The Atlanta Journal-Constitution featured the downtown revitialization plan Tunnell-Spangler-Walsh & Associates is working on for Avondale Estates, a small city east of Atlanta, Georgia.
Small town looking at ambitious 10-year plan
Nancy Yang – Staff
Thursday, July 8, 2004
Downtown Avondale Estates soon could be in for a major change.
A 10-year downtown revitalization plan could be adopted by the Avondale Estates City Commission in the next few months, paving the way for what some residents, business owners and city officials say is much-needed growth and revitalization.
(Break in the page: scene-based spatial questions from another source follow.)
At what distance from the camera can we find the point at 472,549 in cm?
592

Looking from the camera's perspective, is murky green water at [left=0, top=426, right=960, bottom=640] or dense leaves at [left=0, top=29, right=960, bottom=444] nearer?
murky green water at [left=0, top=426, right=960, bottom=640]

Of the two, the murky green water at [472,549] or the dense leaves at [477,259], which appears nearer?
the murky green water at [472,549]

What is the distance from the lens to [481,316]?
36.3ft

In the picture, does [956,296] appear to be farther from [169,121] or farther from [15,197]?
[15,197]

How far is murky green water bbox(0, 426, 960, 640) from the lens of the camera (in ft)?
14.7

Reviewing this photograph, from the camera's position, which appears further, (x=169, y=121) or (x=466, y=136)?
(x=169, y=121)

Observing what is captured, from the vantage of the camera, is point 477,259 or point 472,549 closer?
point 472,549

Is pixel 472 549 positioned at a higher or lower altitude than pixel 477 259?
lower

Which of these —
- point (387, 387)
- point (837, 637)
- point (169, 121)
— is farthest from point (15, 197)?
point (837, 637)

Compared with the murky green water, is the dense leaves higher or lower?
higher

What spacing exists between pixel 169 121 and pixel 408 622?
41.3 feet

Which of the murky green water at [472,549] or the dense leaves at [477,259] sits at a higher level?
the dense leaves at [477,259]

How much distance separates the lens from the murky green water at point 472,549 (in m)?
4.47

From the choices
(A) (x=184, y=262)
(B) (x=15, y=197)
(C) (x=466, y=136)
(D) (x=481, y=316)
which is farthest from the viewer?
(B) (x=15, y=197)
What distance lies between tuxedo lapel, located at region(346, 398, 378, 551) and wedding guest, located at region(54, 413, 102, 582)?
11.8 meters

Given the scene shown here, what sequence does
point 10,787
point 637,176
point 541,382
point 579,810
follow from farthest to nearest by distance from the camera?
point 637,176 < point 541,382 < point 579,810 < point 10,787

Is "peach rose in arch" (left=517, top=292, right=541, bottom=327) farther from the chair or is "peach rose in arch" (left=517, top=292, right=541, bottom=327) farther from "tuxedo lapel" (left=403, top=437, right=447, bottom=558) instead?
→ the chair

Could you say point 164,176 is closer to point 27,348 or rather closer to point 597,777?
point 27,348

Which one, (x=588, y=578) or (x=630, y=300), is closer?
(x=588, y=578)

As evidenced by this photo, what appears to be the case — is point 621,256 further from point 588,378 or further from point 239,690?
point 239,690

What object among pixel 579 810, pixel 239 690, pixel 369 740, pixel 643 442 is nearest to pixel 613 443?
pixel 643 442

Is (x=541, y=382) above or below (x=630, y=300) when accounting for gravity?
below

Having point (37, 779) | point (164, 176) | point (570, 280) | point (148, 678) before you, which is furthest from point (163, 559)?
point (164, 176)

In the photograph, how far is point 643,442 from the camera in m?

“When I got here, I drove around and saw the city,” City Manager Warren Hutmacher said. “I saw vacant businesses. . . . I thought that needed to change.”
The latest draft was presented at a public hearing June 29 by Tunnell-Spangler-Walsh & Associates, the design and architecture company hired by the city to produce the plan.
A centerpiece of the plan is the relocation and extension of Franklin Street to become downtown’s new main street. Franklin Street runs parallel to North Avondale Road, the current main road.
All along North Avondale Road are empty businesses. At one stretch, four are side by side.
Franklin Street is no better, some say, because it has no sidewalk and there’s not much there, business or residential.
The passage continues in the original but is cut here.